The team. I picture a line of cheerleaders, some with hearts next to the deep-V neckline of the uniform, some with brains. Me and Amanda really “hitting it off” while shaking pom-poms. Rah-rah. Go team.

I flip open the brochure to see a shiny reception area with fresh flowers and a smiling woman waiting to check me in. On the top of the page it reads, Welcome, not Abandon All Hope, Ye Who Enter Here. I bet if I set this next to a brochure for an indoor water park there wouldn’t be much difference. All the language is comforting, using words like care, comfort, and convenience. Nowhere do I see surgery, scalpel, or sedative.

There aren’t pictures of crash carts or red alarm lights going off, there’s no blood spatter on these gowns, or exposed organs. Everything that happens in this place for the dying looks like a good time, closely watched over by smiling people who only want me to enjoy myself.

“So I live there?”

“Yes,” Mom says. “There are plenty of kids your age there,” she adds as I glance at a shot of toddlers in a finger-painting class. None of them have IVs in their arms or machines attached to them.
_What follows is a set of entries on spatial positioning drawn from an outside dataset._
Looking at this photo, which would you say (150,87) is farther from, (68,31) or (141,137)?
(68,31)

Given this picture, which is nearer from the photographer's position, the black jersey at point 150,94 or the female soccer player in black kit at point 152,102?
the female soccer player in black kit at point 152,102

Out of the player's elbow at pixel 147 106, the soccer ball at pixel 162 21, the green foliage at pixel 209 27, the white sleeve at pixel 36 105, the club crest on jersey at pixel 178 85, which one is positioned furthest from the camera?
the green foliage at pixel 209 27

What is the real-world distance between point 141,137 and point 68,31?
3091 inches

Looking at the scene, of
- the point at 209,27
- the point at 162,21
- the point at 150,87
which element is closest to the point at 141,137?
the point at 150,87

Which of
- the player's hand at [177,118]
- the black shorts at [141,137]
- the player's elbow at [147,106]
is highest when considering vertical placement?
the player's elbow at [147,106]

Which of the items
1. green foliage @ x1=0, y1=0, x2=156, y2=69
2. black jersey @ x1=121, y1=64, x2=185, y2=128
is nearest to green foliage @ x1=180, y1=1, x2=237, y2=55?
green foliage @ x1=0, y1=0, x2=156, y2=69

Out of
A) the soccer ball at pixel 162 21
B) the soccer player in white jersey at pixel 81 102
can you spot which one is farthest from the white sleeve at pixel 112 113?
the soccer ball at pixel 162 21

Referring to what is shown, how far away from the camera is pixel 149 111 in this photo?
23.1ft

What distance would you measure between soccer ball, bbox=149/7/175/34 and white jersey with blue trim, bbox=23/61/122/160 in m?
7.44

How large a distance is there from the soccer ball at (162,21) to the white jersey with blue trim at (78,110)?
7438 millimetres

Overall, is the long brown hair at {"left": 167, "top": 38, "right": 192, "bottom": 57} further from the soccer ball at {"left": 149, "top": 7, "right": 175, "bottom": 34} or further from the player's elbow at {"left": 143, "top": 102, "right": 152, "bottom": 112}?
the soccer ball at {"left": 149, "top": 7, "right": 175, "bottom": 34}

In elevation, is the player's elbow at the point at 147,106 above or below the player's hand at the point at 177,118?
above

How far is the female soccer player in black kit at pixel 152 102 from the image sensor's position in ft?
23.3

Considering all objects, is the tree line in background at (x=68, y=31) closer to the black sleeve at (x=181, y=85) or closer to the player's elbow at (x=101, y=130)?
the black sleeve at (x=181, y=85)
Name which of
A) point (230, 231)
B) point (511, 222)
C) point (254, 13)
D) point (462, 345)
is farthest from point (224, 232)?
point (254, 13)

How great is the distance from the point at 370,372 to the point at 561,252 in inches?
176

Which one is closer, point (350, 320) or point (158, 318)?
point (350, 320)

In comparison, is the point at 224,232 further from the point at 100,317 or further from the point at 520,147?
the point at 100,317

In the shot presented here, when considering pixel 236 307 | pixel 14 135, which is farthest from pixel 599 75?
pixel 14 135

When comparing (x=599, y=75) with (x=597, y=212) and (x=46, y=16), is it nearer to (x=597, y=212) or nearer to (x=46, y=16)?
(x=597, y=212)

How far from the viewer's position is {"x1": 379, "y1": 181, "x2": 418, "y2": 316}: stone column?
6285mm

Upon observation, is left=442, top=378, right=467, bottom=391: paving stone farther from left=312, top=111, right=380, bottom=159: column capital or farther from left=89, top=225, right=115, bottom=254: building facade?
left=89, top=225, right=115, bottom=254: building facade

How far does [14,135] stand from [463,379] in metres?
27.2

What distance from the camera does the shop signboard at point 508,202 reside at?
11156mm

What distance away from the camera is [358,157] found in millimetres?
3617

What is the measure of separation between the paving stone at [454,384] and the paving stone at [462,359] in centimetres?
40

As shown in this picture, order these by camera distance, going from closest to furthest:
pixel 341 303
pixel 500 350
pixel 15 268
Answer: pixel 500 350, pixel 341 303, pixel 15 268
“You’ll be able to keep up with your schoolwork, too,” Mom goes on. “There are online classes you can take so you’ll graduate on time, or they can arrange for tutors on site if you’d like.”

I’ve gone from valedictorian to hoping to graduate on time. I flip to the back of the brochure, which has driving directions and a map of their campus, probably the only one I’ll ever see.

“What do you think, honey?” Mom asks, her hand on mine once again. “It looks nice, doesn’t it?”

The brick facade of the cardiac center does indeed look nice, very much like an admissions center for a college. But I’m willing to bet there are panels with hidden defibrillators everywhere, and that all the doorways are wide enough to admit wheelchairs. I put the brochure down, resting beside my knee.

“I don’t understand how this happened,” I say.

Dad shifts against the wall, his eyes on the ground. “It happened because of me,” he says.





twenty


I. Things I Know

A. 30 percent of dilated cardiomyopathy patients inherited their disease from a parent.

B. Mine came from Dad.

1. He didn’t know he had it, and only found out after both he and Mom were tested to determine the origin of mine. Now Mom has two silver linings to be thankful for.

2. He’d been ignoring his own symptoms for years, attributing them to stress and not wanting to upset Mom.

3. His isn’t as bad as mine and will be treated with a pacemaker.

II. Things I Don’t Know

A. How many silver linings it takes to bring the whole cloud crashing down

I wait until Mom and Dad are gone to plug in my laptop, it being the consolation prize for learning I won’t be going home. As promised, they’d taken all the internet browsers off it, but they don’t know the first thing about messaging services. I pull up the one I use most often, weighing the pros and cons about who I should reach out to. I choose Brooke, because she’s online at the moment, and settle for something simple to announce my continued presence among the living.

Hey.

Holy shit that really u Sasha?

Really me. Still in the hospital.

I won’t ask if ur ok b/c I know ur not but I am so so so sorry about what we said. U don’t even know.

I didn’t throw myself out the window because of my friends, but if Brooke wants to keep apologizing for it, I’m going to let her. I take a pic of my busted face with the webcam, closing my eyes. I send it to her without a caption.

FUCK

I rest my fingers for a little bit so that she can stare at what’s left of me before I let her off the hook.

You would love it here. Lots of stitches and open wounds.